WORK ORDER:
Below are several records. Retype exactly those lines running from the one with "Free Spirit Office" through the one with "Daerah dataran tinggi", end lines included, and no others.

(Saved data entries)

· · · ·

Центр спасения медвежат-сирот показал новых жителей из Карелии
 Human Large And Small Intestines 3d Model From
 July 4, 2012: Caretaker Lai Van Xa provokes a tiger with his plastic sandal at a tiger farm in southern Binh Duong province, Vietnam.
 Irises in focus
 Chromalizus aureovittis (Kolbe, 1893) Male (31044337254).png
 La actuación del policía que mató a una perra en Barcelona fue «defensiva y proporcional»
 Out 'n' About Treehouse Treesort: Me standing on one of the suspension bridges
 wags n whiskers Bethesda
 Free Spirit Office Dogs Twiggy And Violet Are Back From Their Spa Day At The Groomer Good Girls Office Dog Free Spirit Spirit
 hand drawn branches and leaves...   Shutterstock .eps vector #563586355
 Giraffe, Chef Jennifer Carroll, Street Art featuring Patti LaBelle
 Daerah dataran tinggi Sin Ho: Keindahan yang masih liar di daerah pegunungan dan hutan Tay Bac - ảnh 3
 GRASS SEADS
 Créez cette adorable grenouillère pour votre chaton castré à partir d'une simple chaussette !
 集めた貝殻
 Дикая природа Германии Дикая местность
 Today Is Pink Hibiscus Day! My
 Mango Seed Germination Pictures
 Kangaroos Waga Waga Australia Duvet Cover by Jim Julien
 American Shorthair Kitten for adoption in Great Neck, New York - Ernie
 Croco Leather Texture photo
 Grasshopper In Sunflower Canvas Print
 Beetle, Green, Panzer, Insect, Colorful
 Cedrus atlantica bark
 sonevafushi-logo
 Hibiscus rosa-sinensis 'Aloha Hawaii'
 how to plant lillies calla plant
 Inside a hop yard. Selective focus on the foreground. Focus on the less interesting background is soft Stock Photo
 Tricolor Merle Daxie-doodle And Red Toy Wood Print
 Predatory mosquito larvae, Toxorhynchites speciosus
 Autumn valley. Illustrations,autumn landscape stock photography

· · · ·

TASK RESPONSE:
 Free Spirit Office Dogs Twiggy And Violet Are Back From Their Spa Day At The Groomer Good Girls Office Dog Free Spirit Spirit
 hand drawn branches and leaves...   Shutterstock .eps vector #563586355
 Giraffe, Chef Jennifer Carroll, Street Art featuring Patti LaBelle
 Daerah dataran tinggi Sin Ho: Keindahan yang masih liar di daerah pegunungan dan hutan Tay Bac - ảnh 3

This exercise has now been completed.